Crews began work on a 7-kilometer first stretch around the city of Kamloops, B.C., of what will be 185 km of parallel pipeline built to the port of Burnaby, B.C., on the Pacific coast, continuing the expansion in its Alberta section.
Surerus Murphy Joint Venture is overseeing work on this section of the pipeline project.
The entire Trans Mountain expansion, intended to boost capacity of the original pipeline built in 1953, is tentatively set for completion in December 2022. An initial crew of 30-50 workers will swell to 600 when construction peaks in the late summer and early fall, Trans Mountain said in a press release, noting it has been working with local hotels on COVID-19 cleaning and safety measures.

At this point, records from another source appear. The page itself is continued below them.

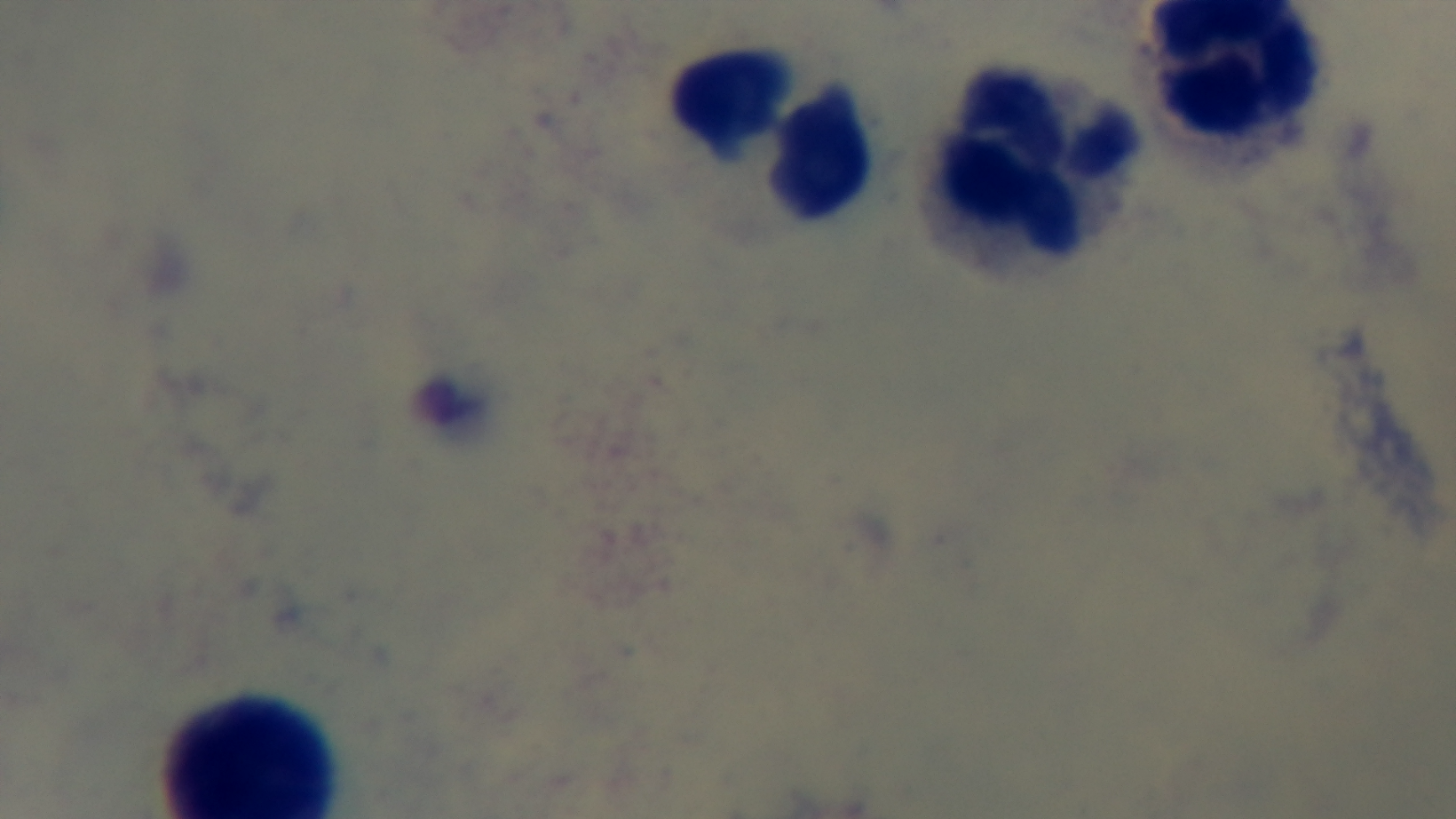

It is a thick blood film.

Summary:
  - Malaria status: uninfected
  - Field of view: single
  - Modality: light microscopy
  - Stain: Giemsa
  - Objective: 100x oil immersion
  - Capture: mounted 4K digital camera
Report the malaria status of this cell.
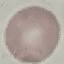

Uninfected.

preparation = thin blood film
image type = automatically extracted cell patch, resized to 64 × 64 pixels
capture = smartphone through the microscope eyepiece
stain = Giemsa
Assess this cell for malaria.
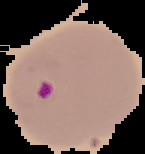

Parasitized.

Summary:
  - Preparation: thin blood film
  - Image type: segmented cell region with the area outside set to black
  - Image size: 145×154 pixels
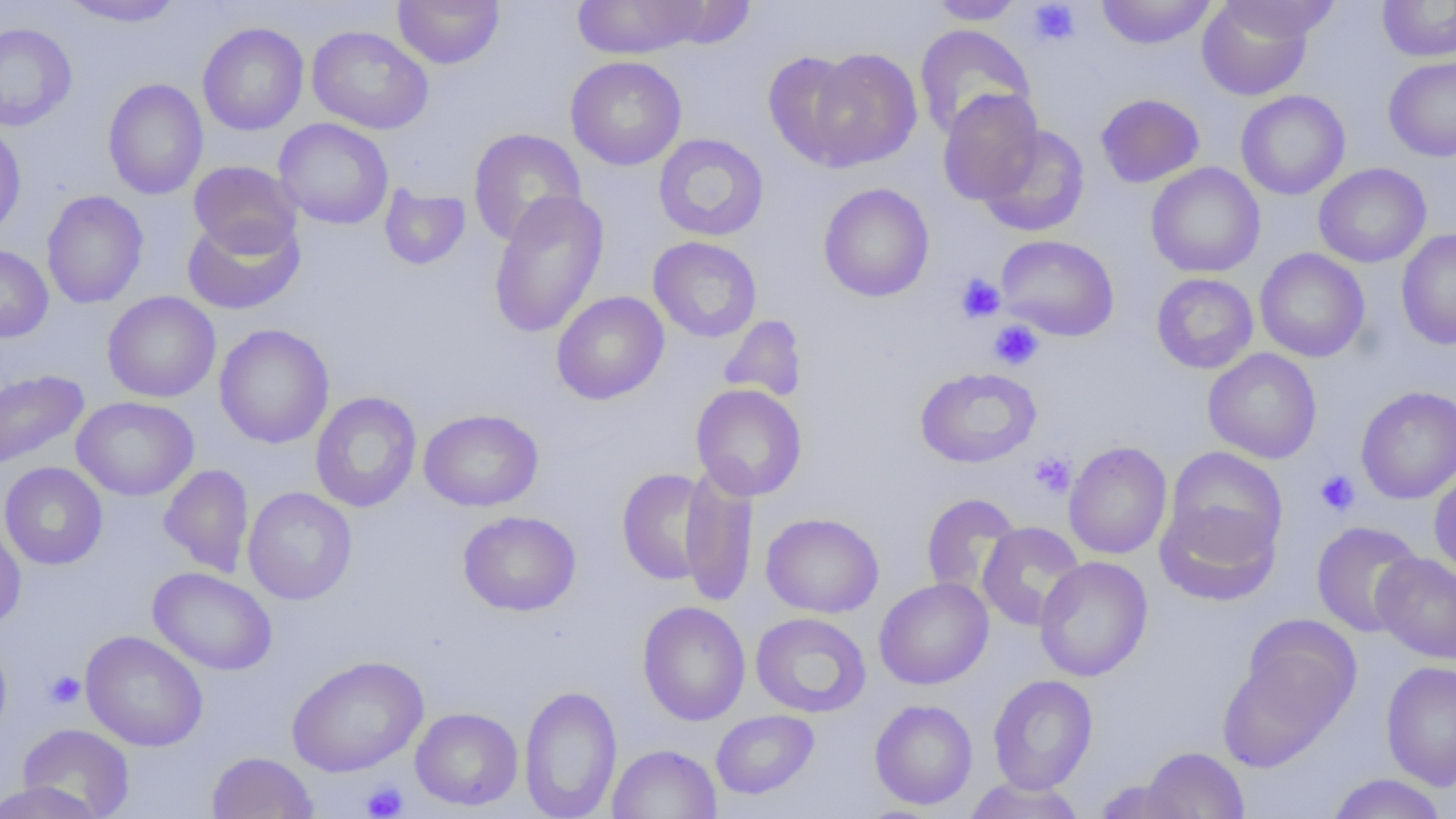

Ian Anderson, president and CEO of Trans Mountain Corp., called the Kamloops section of the project “a key milestone” in the pipeline’s 600-mile route from oil fields near Edmonton, Alberta to Burnaby, B.C.
The firm is owned by the Canadian government, which bought the pipeline from Houston-based Kinder Morgan for $3.4 billion in 2018 to complete construction that had faced numerous delays.
The project, which was hit earlier this year with a 70% price increase, also has had a mix of financial and legal challenges and fierce opposition from some First Nations groups.
Canada’s Federal Court of Appeals earlier this year rejected environmental challenges from First Nations groups who live in the territory through which the pipeline is routed.
The court ruling is considered the last major legal/regulatory hurdle for the project, which was first approved by the federal government in 2016. The pipeline expansion is expected to triple its capacity to 890,000 barrels per day, up from 300,000 barrels currently.
A recent first-quarter earnings report indicated that the pipeline shipped an average of 297,000 barrels per day in the first three months of this year, below capacity, and also noted a steep drop in the price of western crude oil due to the pandemic and oil production competition between Russia and Saudi Arabia.
A Trans Mountain spokesman told CBC that while shipping requests are reduced, the pipeline remains at full capacity based on shipments of both light and heavy crude oil. It is the only North American pipellne that can ship both.
Meanwhile, an effort to expand the 1,172-mile Dakota Access pipeline, which extends from North Dakota to southern Illinois, gained some ground June 4 when Illinois regulators rejected a request from opponents to delay a decision on state permits for the proposed project because of the pandemic.
Environmental groups also argued that the COVID-19 impact on global oil use should negate the expansion. But Dakota Access developers said the situation is temporary, with demand to increase as world economies revive.
A final decision still is to come from the state Commerce Commission.
The expansion is set to boost capacity from 570,000 barrels of oil per day to 1.1 million and has already received approvals from North Dakota, South Dakota and Iowa.
Dakota Access still faces legal issues, with a U.S. District Court judge in Washington, D.C., set to rule on whether it can still operate while the U.S. Army Corps of Engineers completes a more detailed environmental study, based on a separate court ruling, of the pipeline's water-crossing permit.
The Standing Rock Sioux tribe, along with environmental groups and 36 House and Senate Democrats, have argued that the permit should be vacated, while 14 states have filed briefs claiming the move would cause severe project delays and economic harm.